BERLIN--(BUSINESS WIRE)--BIOTRONIK SE Co. & KG, a leading manufacturer of implantable cardiac devices, has provided a donation of implantable cardiac defibrillators (ICD) and pacemaker device implants to more than 75 low-income and impoverished patients in the Republic of Trinidad & Tobago as part of its collaboration with Heartbeat International Foundation Inc. (HBI).
Globally, one to three million people die each year because they cannot afford a pacemaker or ICD.1 Last year, BIOTRONIK joined HBI’s three-decades-long fight to save lives in impoverished countries by making a commitment to donate hundreds of cardiac devices to patients around the world.
In Trinidad and Tobago alone, as many as 150 people are on the waiting list for a cardiac device. While the country’s government healthcare system pays for many medical expenses, it does not cover the costs for these expensive cardiac devices. The price tag for a pacemaker implantation and device can be $3,000 to $8,000 USD—and up to $20,000 USD for an ICD. For residents of Trinidad and Tobago, the cost of an ICD implantation exceeds their per capita income2—and is unreachable for the 17% of the population who live below the poverty line.3 Without outside help, most people who need pacemakers or ICDs would live seriously compromised lives or may die prematurely.

****************************************

* Activities *
1/ Update the press release on BIOTRONIK's donation from "In Trinidad and" to "may die prematurely.", replacing "waiting list" with "wait list".
2/ In two sentences, summarize the press release on BIOTRONIK's device donation.
3/ Pick up the press release on BIOTRONIK's donation to Trinidad and Tobago after its final sentence and continue writing it.
The material that comes after this press release was taken from a separate source.

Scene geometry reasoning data
****************************************

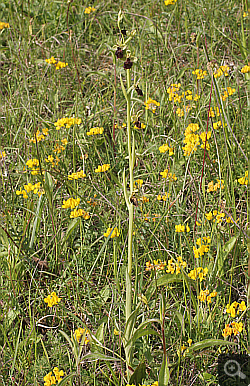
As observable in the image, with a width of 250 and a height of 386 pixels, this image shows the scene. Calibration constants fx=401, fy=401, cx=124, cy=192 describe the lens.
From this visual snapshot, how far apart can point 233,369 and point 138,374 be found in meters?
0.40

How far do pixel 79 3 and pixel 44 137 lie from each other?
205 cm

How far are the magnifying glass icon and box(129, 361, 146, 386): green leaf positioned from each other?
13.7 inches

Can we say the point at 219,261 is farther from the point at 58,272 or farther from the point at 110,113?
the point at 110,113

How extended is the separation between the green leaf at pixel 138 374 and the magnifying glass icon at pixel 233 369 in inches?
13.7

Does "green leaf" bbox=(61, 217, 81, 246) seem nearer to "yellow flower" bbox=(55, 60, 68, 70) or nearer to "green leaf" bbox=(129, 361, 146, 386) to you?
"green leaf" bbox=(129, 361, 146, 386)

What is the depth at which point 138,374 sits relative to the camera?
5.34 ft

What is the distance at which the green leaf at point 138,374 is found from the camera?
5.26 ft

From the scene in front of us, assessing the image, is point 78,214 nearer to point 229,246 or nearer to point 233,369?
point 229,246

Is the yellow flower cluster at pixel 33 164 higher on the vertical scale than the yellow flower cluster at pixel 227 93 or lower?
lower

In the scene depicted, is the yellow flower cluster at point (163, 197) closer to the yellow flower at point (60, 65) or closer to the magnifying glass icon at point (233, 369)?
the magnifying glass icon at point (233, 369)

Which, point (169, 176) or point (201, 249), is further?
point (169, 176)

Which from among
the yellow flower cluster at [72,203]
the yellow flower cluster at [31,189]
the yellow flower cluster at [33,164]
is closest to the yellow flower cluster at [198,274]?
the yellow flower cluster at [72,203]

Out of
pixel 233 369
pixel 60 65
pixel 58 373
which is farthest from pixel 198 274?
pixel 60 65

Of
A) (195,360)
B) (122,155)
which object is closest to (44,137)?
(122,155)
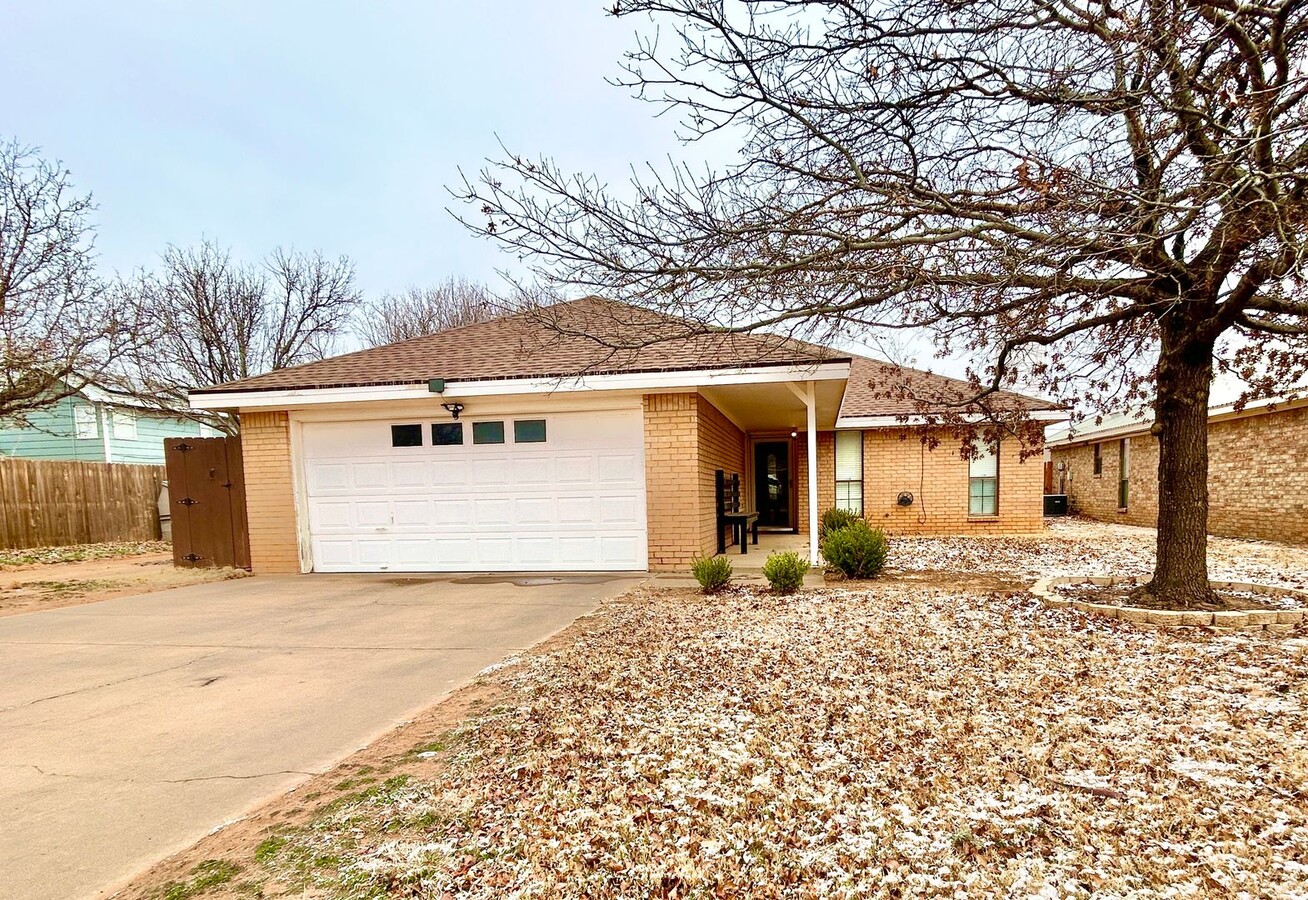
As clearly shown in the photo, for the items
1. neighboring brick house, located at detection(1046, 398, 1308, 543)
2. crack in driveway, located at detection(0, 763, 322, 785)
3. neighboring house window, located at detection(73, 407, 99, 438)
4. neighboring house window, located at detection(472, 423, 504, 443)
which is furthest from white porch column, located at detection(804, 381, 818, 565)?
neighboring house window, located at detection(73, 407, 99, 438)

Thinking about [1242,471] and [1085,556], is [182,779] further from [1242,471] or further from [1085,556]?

****************************************

* Results in order *
1/
In Trinidad and Tobago alone, as many as 150 people are on the wait list for a cardiac device. While the country’s government healthcare system pays for many medical expenses, it does not cover the costs for these expensive cardiac devices. The price tag for a pacemaker implantation and device can be $3,000 to $8,000 USD—and up to $20,000 USD for an ICD. For residents of Trinidad and Tobago, the cost of an ICD implantation exceeds their per capita income2—and is unreachable for the 17% of the population who live below the poverty line.3 Without outside help, most people who need pacemakers or ICDs would live seriously compromised lives or may die prematurely.

2/ BIOTRONIK, working with Heartbeat International Foundation, has donated ICD and pacemaker implants to more than 75 low-income patients in Trinidad and Tobago, after committing last year to donate hundreds of cardiac devices worldwide. The country's government healthcare system does not cover these devices, which can cost $3,000 to $20,000 USD and exceed residents' per capita income, so without outside help most patients who need them would live seriously compromised lives or may die prematurely.

3/
The true value of the donation comes from stories like that of Christine Bocus, who lives in Trinidad and Tobago. Christine is a 19-year-old student at the University of the West Indies, where she’s studying accounting. After being diagnosed with a heart condition, she received a pacemaker in 2006. Life was good until about six months ago, when the weakness and listlessness she experienced before receiving the first implant returned. Doctors explained that due to her active lifestyle, the first pacemaker’s battery was nearly used up and she needed a new cardiac device.
Christine’s family was unable to afford the device, the government health program didn’t cover it and even Heartbeat International did not have an adequate device available. Up until just a few months ago, Christine and her family were ready to give up hope. It was a terribly frustrating, but not uncommon situation for doctors and Heartbeat International officials. “It was difficult to know that someone could die whilst waiting for us,” said Basha Mohammed, Heartbeat International Director for the Caribbean.
Then Christine received what seemed like miraculous news. “We were called in and told that BIOTRONIK from Germany had donated pacemakers to Heartbeat International of Trinidad and Tobago, and I would get one,” she recalls. “I did not know whether to cry or laugh: Would this divine gift from BIOTRONIK save my life and answer my prayers?”
Doctors have now implanted the device in Christine’s chest. “The second implant has restored my normal life,” she said. “I am overjoyed and grateful. I have been given a new lease on life.”
“BIOTRONIK has a strong sense of caring for the global community,” commented Marlou Janssen, Global Vice President of Marketing and Sales at BIOTRONIK. “As a leading medical device company, we feel it is our responsibility to ensure that patients are not deprived of the care they need due to socioeconomic status. In the next three years, we intend to help Heartbeat International save more than a thousand lives by giving cardiac device donations to patients who would otherwise be financially excluded.”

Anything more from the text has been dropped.